§ TASK:
Each line from the one with "class: Mammalia" through the last line of the records must be output exactly, both ends included.

(Saved data entries)
"""

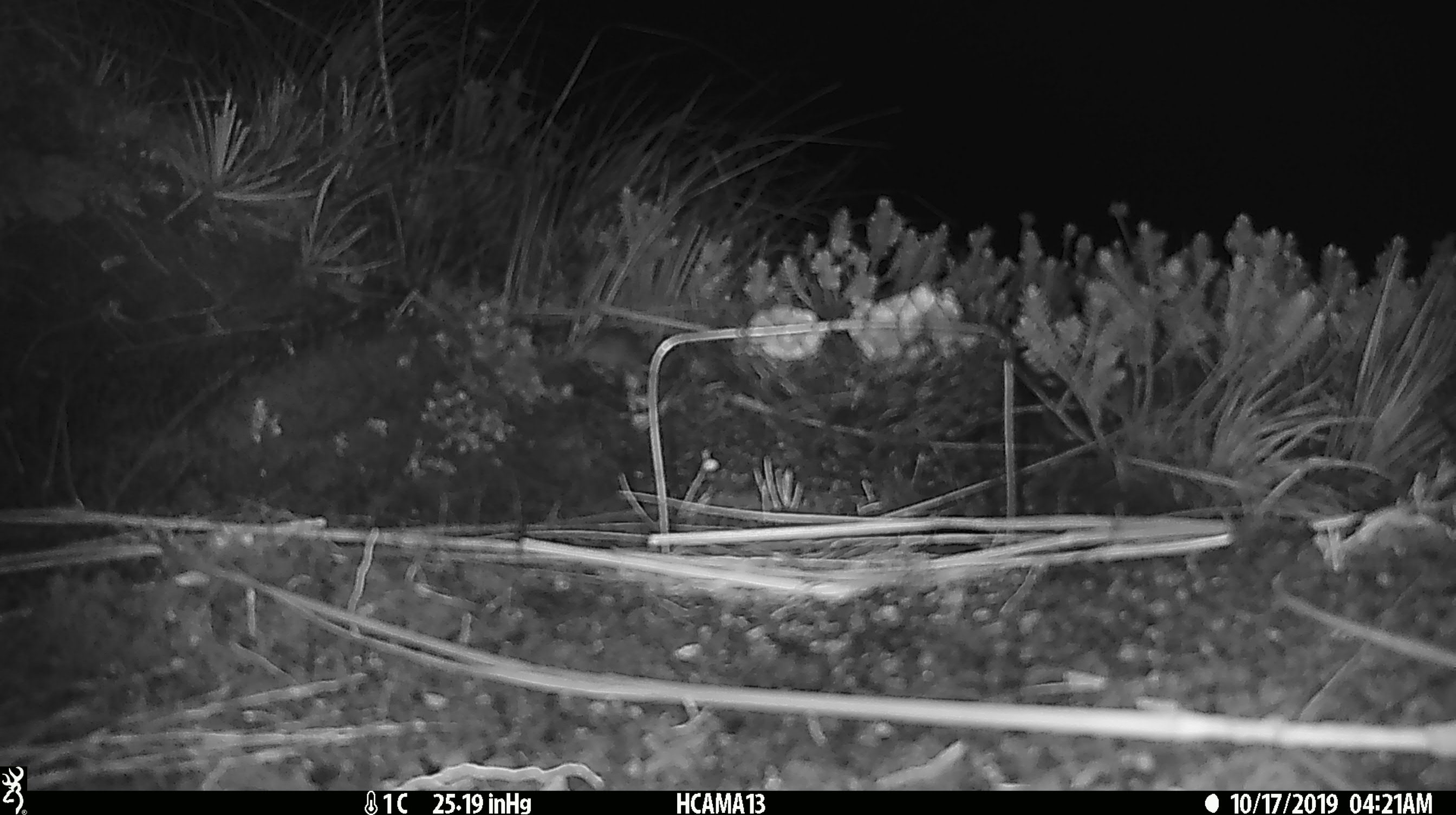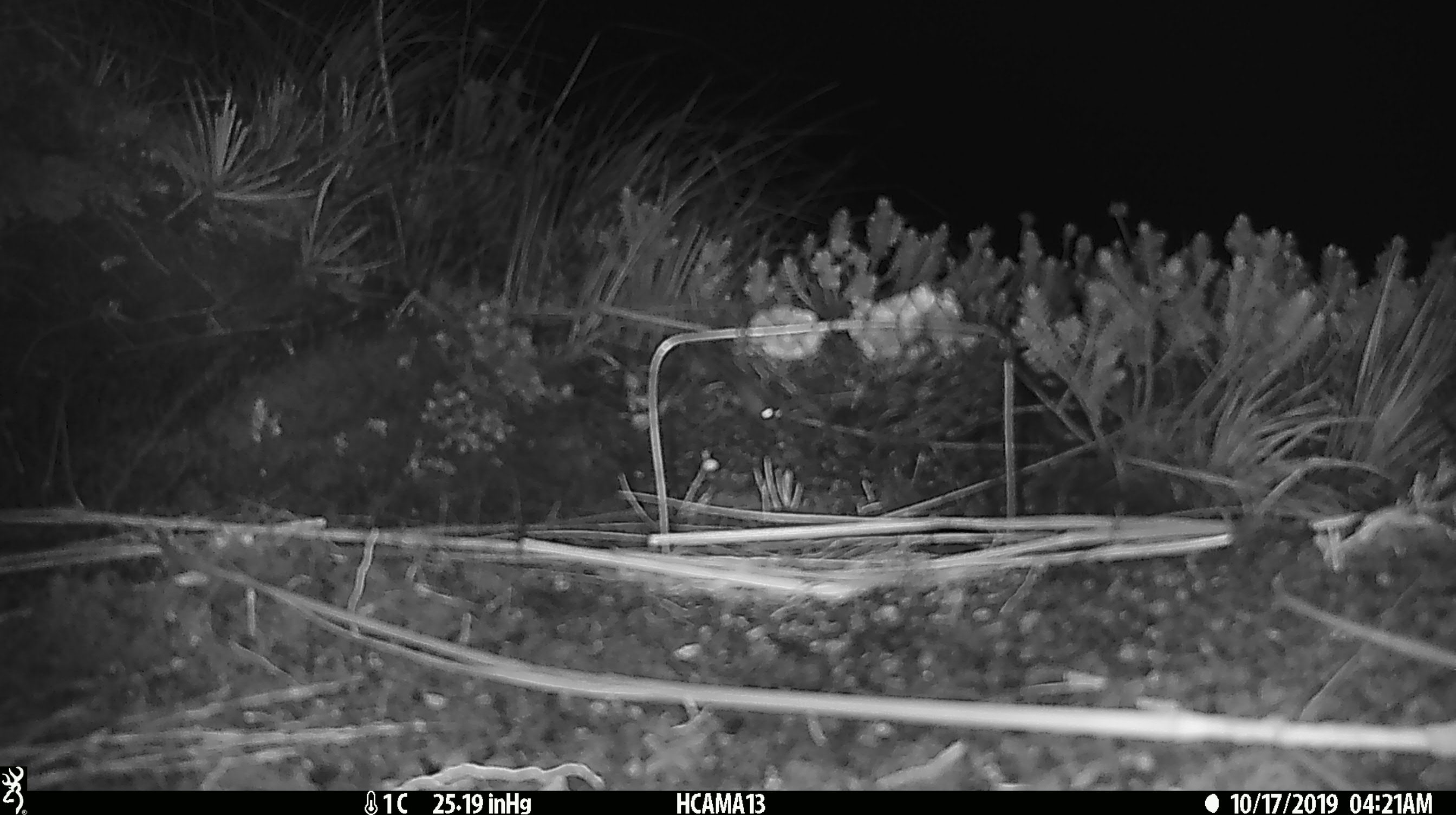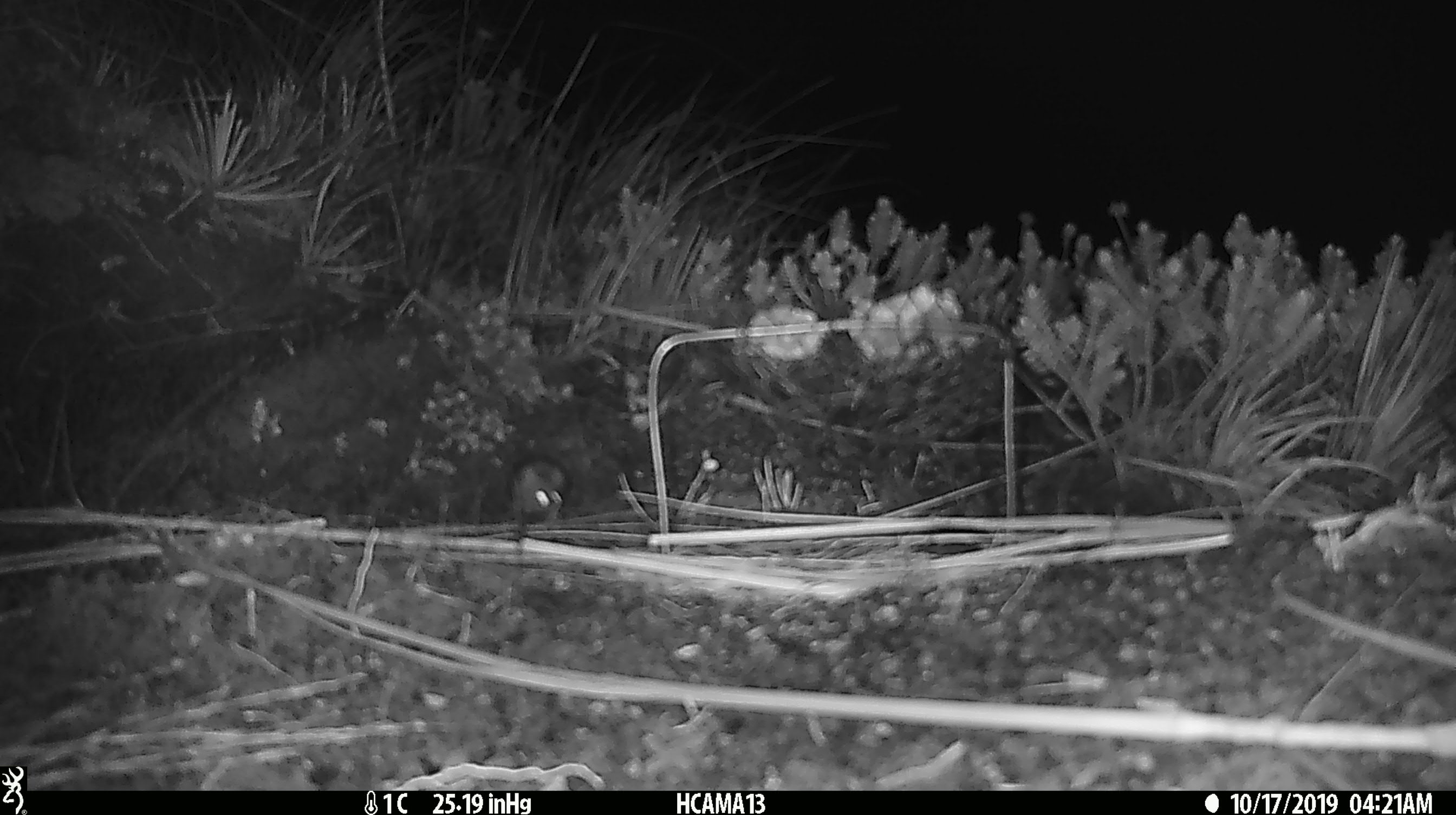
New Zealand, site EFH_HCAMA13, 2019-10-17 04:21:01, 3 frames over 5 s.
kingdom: Animalia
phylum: Chordata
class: Mammalia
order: Rodentia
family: Muridae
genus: Mus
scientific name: Mus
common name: mouse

"""

§ ANSWER AREA:
class: Mammalia
order: Rodentia
family: Muridae
genus: Mus
scientific name: Mus
common name: mouse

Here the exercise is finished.